TASK MATERIAL ::

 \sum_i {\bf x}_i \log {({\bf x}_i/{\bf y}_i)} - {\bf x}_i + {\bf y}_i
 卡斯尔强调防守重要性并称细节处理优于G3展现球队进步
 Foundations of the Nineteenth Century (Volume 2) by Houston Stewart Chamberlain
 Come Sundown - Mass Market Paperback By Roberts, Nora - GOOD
==
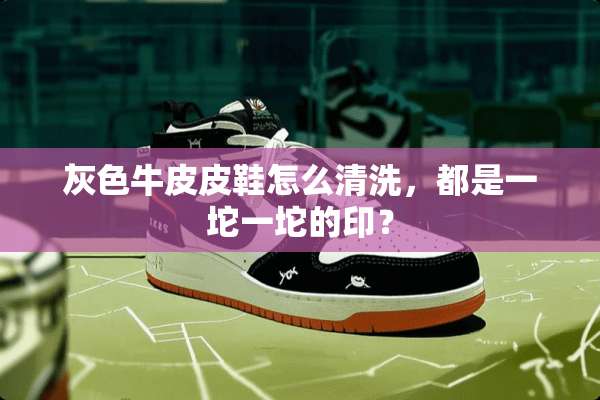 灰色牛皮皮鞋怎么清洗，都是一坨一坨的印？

THE PROBLEM :: For the listing above, print only the lines starting at the line containing "Foundations of the" and ending at the line containing "Come Sundown - Mass", exactly, both included.

ANSWER TO THIS EXERCISE ::
 Foundations of the Nineteenth Century (Volume 2) by Houston Stewart Chamberlain
 Come Sundown - Mass Market Paperback By Roberts, Nora - GOOD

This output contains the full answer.